Com a retomada das atividades, a entidade espera conseguir negociar com o governo federal. Durante todo o período em que os servidores permaneceram parados, o governo negou-se a estabelecer uma mesa de negociação enquanto a categoria não retornasse ao trabalho.
“O comando avaliou que a greve já cumpriu seu papel político e, por isso, optamos pela saída unificada. Nós fomos sabotados por medidas judiciais, impondo que os trabalhadores do Brasil parassem com o movimento. Ficamos sem ter como levá-lo adiante”, analisa Dircélia Moraes, servidora técnica da UFPA e coordenadora do Sindicato dos Trabalhadores Técnicos Administrativos das Universidades Federais (Sindtifes).
MULTA
Em agosto, o Superior Tribunal de Justiça (STJ) determinou que pelo menos 50% dos servidores técnico-administrativos das universidades federais mantivessem suas atividades durante a greve, por considerar o movimento um “atentando a continuidade dos serviços públicos”. O não-cumprimento da determinação acarretaria em multa diária de R$50 mil para o sindicato. Pela constituição, o mínimo de efetivo exigido é de 30%.

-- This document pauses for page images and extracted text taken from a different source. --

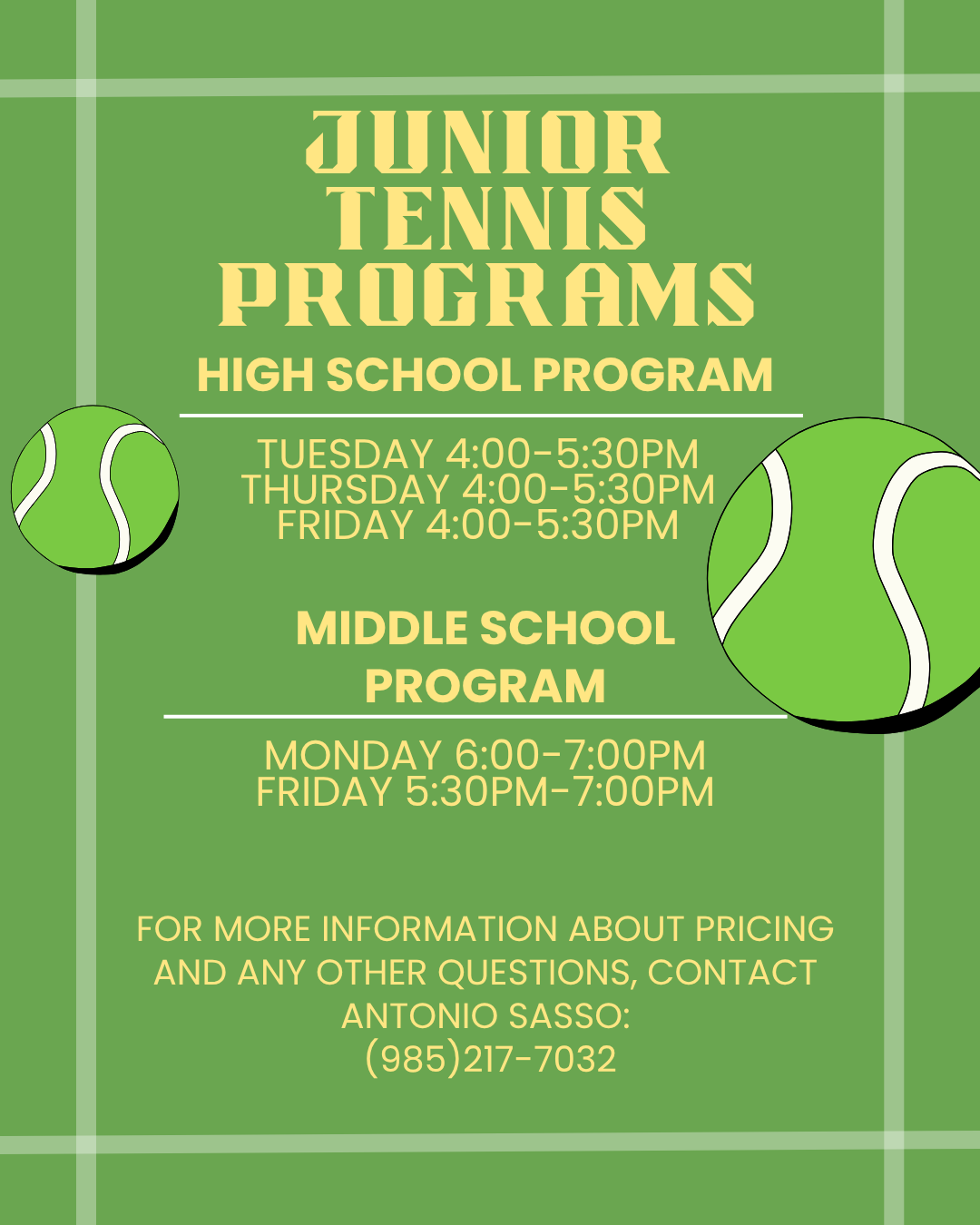 JUNIOR TENNIS PROGRAMS

HIGH SCHOOL PROGRAM

TUESDAY 4:00-5:30PM
THURSDAY 4:00-5:30PM
FRIDAY 4:00-5:30PM

MIDDLE SCHOOL PROGRAM

MONDAY 6:00-7:00PM
FRIDAY 5:30PM-7:00PM

FOR MORE INFORMATION ABOUT PRICING AND ANY OTHER QUESTIONS, CONTACT ANTONIO SASSO:
(985)217-7032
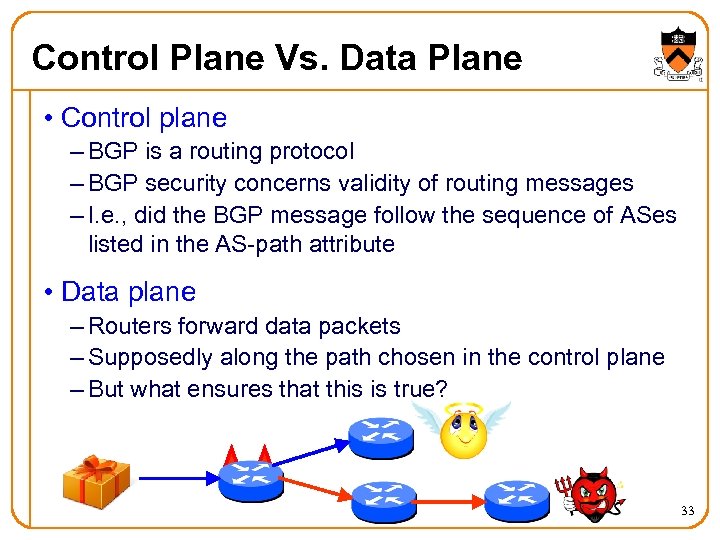 Control Plane Vs. Data Plane

• Control plane
– BGP is a routing protocol
– BGP security concerns validity of routing messages
– I.e., did the BGP message follow the sequence of ASes listed in the AS-path attribute

• Data plane
– Routers forward data packets
– Supposedly along the path chosen in the control plane
– But what ensures that this is true?

33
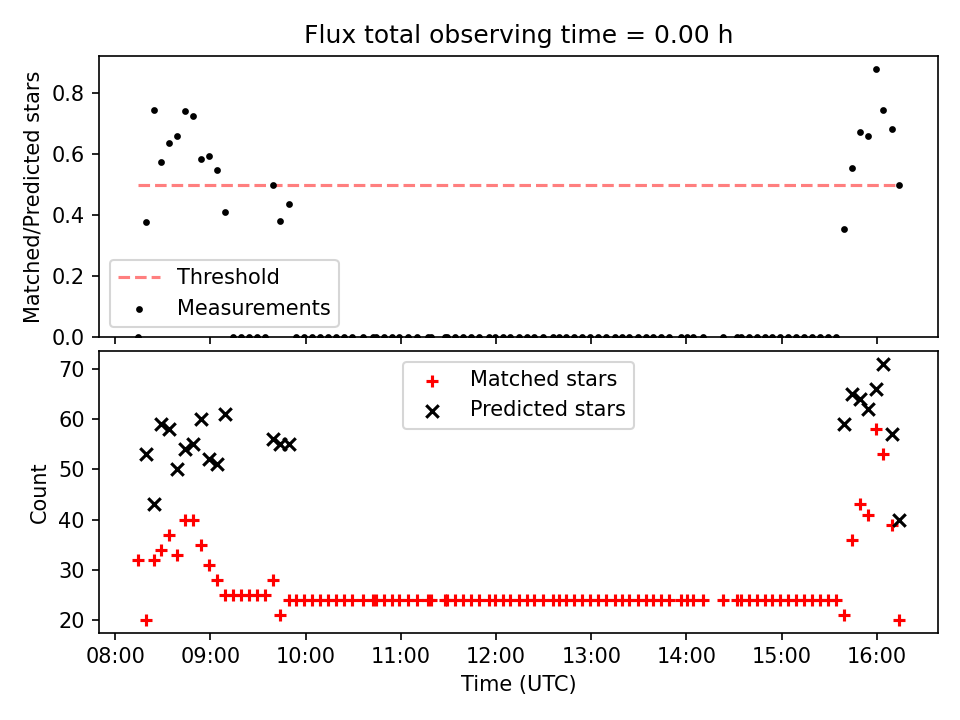 Flux total observing time = 0.00 h

Matched/Predicted stars

0.8
0.6
0.4
0.2
0.0

Threshold
Measurements

Count

70
60
50
40
30
20

Matched stars
Predicted stars

08:00 09:00 10:00 11:00 12:00 13:00 14:00 15:00 16:00
Time (UTC)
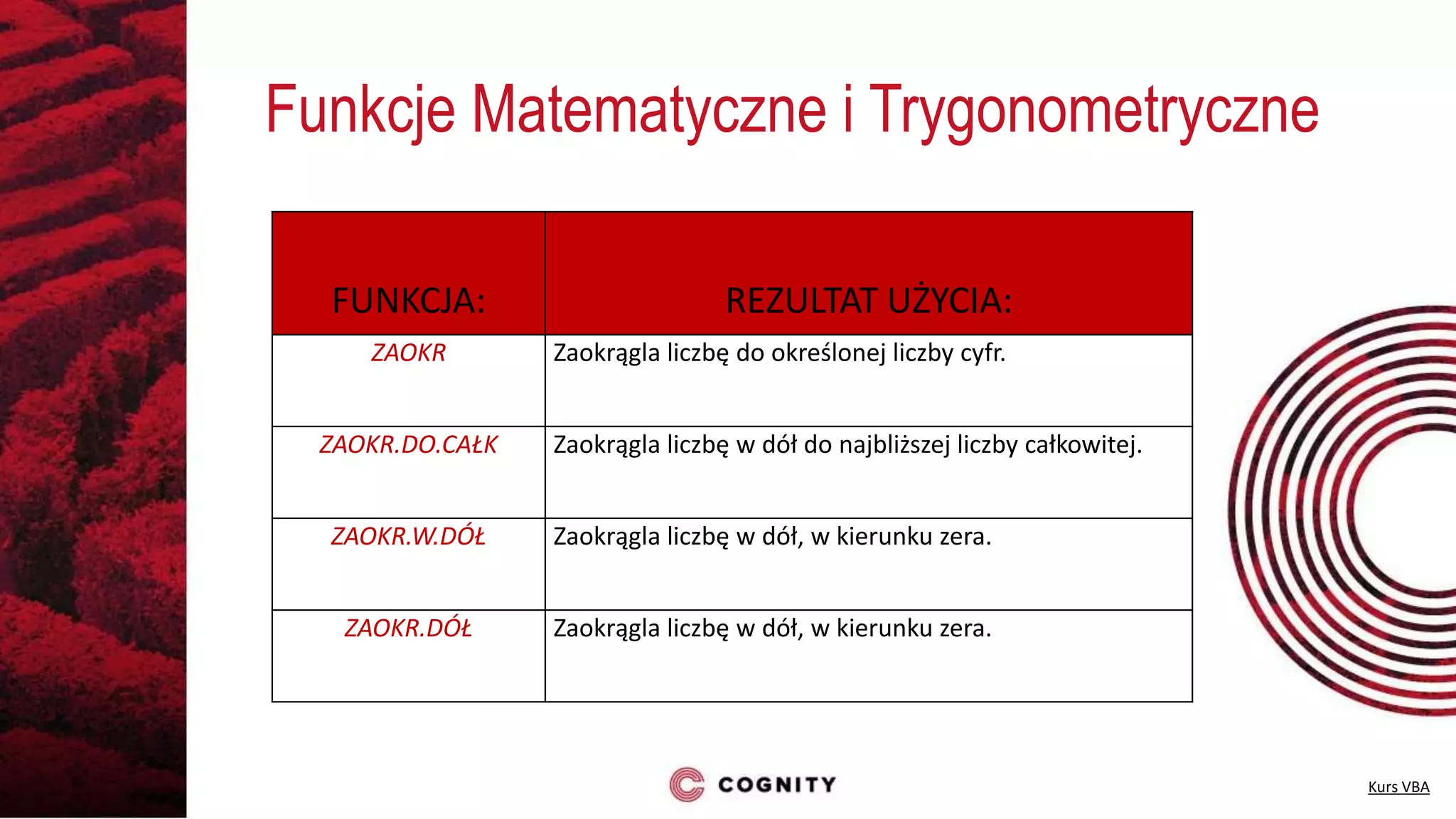 Funkcje Matematyczne i Trygonometryczne

| FUNKCJA: | REZULTAT UŻYCIA: |
|---|---|
| ZAOKR | Zaokrągla liczbę do określonej liczby cyfr. |
| ZAOKR.DO.CAŁK | Zaokrągla liczbę w dół do najbliższej liczby całkowitej. |
| ZAOKR.W.DÓŁ | Zaokrągla liczbę w dół, w kierunku zera. |
| ZAOKR.DÓŁ | Zaokrągla liczbę w dół, w kierunku zera. |

COGNITY

Kurs VBA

Com a retomada das atividades dos servidores, voltam serviços essenciais suspensos desde o dia 6 de junho, como bibliotecas, restaurantes e limpeza e manutenção do campus. Como o DIÁRIO havia apurado em matérias anteriores, as visitas à Biblioteca Central do campus Guamá estão canceladas. Estudantes da Ufra se viam obrigados a percorrer a pé os 200 hectares do campus Belém. A greve não afetou as aulas nas universidades, já que os professores não aderiram ao movimento.
“Eu entendo o lado deles, mas o fim da greve vai ser um alívio. Ficar sem o ‘Bagé’ (ônibus que faz linha dentro da Ufra) é muito difícil. Temos nosso direito de continuar estudando”, afirma Camille Maia, estudante de agronomia na Ufra.
A categoria reivindica piso salarial de pelo menos três salários mínimos. Segundo o Sindtifes, o vencimento básico dos técnico-administrativos atualmente é R$ 1.034. Segundo eles, a data-base está há quase dez anos sem reajuste. Os servidores buscam também a abertura de concurso público, além do reposicionamento dos aposentados no quadro de conquistas.
VOLTA AO TRABALHO
Cerca de 4.000 servidores voltam as atividades plenas na UFPA e 500 na Ufra. A Universidade Federal do Oeste do Pará, com sede no município de Santarém, deve realizar sua assembleia hoje (23) para decidir se põe um fim a greve.